PLEASE NOTE: Leaves are an important source for overwintering insects, and many butterflies. To encourage biodiversity in your yard and help insect populations, which are in serious decline, leave leaves wherever possible. Mulch the leaves on the lawn to avoid smothering the lawn, but leave leaves as they fall in perennial beds, under tree canopies, around shrubs, and on ground cover, like pachysandra. 
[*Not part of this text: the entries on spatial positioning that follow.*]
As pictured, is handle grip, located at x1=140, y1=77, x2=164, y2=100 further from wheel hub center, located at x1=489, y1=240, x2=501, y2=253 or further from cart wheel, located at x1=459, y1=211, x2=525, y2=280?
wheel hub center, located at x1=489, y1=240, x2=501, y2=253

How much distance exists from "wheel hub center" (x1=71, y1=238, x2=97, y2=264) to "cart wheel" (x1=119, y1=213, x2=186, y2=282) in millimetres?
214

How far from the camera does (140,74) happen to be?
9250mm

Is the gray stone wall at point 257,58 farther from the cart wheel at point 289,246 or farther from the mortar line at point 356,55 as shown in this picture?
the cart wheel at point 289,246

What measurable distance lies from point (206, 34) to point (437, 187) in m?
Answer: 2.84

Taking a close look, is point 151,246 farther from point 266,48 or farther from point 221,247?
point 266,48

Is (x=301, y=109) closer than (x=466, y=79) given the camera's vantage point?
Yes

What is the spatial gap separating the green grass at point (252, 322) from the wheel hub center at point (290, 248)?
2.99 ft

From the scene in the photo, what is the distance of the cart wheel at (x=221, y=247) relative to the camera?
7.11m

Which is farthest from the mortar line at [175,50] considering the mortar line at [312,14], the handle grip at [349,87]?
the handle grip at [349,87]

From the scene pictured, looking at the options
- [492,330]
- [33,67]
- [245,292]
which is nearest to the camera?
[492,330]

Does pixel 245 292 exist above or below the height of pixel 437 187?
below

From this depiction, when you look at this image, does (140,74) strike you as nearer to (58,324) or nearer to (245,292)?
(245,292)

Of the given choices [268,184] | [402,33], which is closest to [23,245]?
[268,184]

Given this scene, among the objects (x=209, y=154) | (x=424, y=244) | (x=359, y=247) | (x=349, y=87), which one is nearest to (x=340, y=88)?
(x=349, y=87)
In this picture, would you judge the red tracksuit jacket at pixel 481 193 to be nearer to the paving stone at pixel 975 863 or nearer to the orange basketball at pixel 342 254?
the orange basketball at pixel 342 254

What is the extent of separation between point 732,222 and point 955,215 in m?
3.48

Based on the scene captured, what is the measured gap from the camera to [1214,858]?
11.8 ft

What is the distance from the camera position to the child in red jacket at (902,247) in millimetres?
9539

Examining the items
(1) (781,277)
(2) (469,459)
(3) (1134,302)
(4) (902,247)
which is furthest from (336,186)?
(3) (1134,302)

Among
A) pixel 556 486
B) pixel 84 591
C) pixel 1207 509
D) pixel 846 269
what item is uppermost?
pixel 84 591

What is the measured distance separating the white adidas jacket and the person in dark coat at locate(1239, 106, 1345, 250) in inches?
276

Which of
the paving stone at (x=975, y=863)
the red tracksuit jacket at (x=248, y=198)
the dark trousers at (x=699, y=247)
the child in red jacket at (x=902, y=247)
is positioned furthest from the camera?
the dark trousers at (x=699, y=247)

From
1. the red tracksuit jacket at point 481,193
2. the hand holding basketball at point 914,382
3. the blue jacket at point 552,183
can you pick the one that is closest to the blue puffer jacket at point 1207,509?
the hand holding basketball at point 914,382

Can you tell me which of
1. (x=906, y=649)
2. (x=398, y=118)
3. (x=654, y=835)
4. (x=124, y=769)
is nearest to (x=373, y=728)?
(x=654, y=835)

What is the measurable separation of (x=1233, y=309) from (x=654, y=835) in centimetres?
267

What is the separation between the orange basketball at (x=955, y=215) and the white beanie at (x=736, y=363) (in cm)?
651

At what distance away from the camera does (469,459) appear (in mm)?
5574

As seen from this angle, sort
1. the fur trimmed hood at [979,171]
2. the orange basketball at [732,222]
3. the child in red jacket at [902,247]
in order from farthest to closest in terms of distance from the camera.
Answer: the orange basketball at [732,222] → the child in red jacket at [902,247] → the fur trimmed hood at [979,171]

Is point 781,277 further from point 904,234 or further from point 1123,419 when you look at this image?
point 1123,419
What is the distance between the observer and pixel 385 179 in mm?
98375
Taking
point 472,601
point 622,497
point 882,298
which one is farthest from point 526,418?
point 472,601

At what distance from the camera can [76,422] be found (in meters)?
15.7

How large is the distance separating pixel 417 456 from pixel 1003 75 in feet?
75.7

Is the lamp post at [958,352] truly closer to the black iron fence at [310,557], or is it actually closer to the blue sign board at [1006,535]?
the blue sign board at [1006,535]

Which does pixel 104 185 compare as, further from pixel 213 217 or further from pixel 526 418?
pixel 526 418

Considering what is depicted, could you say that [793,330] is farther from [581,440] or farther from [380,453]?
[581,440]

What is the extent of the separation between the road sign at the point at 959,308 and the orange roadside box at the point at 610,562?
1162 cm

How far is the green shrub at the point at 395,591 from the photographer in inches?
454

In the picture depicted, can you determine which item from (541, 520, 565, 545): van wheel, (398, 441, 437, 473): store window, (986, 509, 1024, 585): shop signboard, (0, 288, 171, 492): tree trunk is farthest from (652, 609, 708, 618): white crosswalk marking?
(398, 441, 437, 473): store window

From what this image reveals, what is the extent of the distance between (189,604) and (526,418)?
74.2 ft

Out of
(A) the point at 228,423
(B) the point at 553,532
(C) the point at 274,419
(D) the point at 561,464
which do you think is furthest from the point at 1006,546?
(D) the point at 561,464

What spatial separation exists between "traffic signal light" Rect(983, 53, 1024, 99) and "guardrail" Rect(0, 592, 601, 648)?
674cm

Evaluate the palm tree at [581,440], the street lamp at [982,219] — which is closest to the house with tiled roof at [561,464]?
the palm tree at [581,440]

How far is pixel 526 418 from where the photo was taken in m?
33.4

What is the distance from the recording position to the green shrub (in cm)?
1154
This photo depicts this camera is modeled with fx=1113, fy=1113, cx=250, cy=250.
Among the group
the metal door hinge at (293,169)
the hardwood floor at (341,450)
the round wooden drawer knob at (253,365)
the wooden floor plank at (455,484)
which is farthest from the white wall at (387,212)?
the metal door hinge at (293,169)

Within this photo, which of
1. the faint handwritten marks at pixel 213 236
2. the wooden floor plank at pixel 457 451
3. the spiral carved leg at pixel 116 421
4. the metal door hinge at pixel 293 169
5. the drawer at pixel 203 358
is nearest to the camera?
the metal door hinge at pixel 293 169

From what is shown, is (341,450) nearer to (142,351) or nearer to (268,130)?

Other Ways to Manage Leaves

Pile the Leaves

Not a fan of the mowing idea?  Pile the leaves somewhere where they won’t be disturbed and leave them alone. It’s best to put them in a spot where they are not too sheltered, as the pile needs to get wet occasionally. After about two years or less, you’ll have rich, crumbly compost, about 1/20 the size of the original leaf pile, ready to add to your flower beds or around your shrubs. You don’t have to use the compost; you can just ignore it and leave it where it is. Raking leaves onto a tarp to move the leaves can be much more efficient than blowing leaves with a leaf blower across a yard. (This will eliminate annoying the neighbors with leaf blower noise and avoid generating toxic fumes and polluting the air with particulate matter.)

Shred Them

To make your pile of leaves decompose more quickly, you can shred the leaves with either a leaf shredder, or a chipper/shredder, which is more expensive, but able to also handle twigs and small branches. You can also pass over leaves with a lawn mower, or put them in a garbage bin and mulch them with a weed whacker. This is really good when you don’t have much space as it will reduce the volume of your leaf pile to about one tenth of its original size. Shredding leaves this way speeds up decomposition: if you do this in the fall, you can expect to have compost by mid-summer the following year.

Contain Them

So you like things to be nice and tidy? No problem. Build a container and compost the leaves. A ring of chicken wire is the simplest leaf container but any containment system works as long as the leaves are exposed to air and water. A container stops the leaves from blowing around and they will slowly decompose and turn into compost. When it’s ready, remove the compost and use it in your garden and wait for the next fall to top up the container.

Vacuum Them

Suitable for small areas, leaf vacuums allow you to gather the leaves and shred them at the same time. Add them to a compost pile, or place them onto perennial beds and around shrubs as protective mulch. This mulch decomposes and enriches the soil.

Use Them As Insulation

You can shred the leaves into small pieces and place them on your flower beds as mulch for winter protection. Or, even better, don’t shred them and just leave them on the flower or vegetable garden beds for the winter. If they haven’t broken down by spring, remove them (piling them in a compost pile) to allow any tender plants to emerge or leave them and they’ll keep weeds down in the growing season. (If you have very tender perennials, which will have trouble emerging through a heavy leaf layer, the leaves will need to be moved. But many tougher perennials just emerge through a light leaf layer with no trouble.)

How to Use Compost

Compost enriches soil — it’s like vitamins, combined with pre- and probiotics for the soil. You can add it to flower and vegetable beds, plant pots, window boxes, around shrubs and trees and as enrichment to grass lawns. More details here.

Toss Them In the Woods

Although it’s better to mulch your leaves, and leave the chopped up leaves on your lawn and flower beds so they can enrich your soil, you can just rake or blow your leaves into the woods – if you have woods. (Be sure not the pile the leaves too deep around the tree trunks in the woods, so spread them around. Too thick a leaf layer may also smother understory trees.) The trees, from which the leaves fell, will thank you as their soil is nourished by the decomposing leaves breaking down into compost, just as nature intended. Please note that using a leaf blower in garden beds is very destructive to topsoil and bad for plants. It is best to remove leaves from flower beds by hand or with a rake.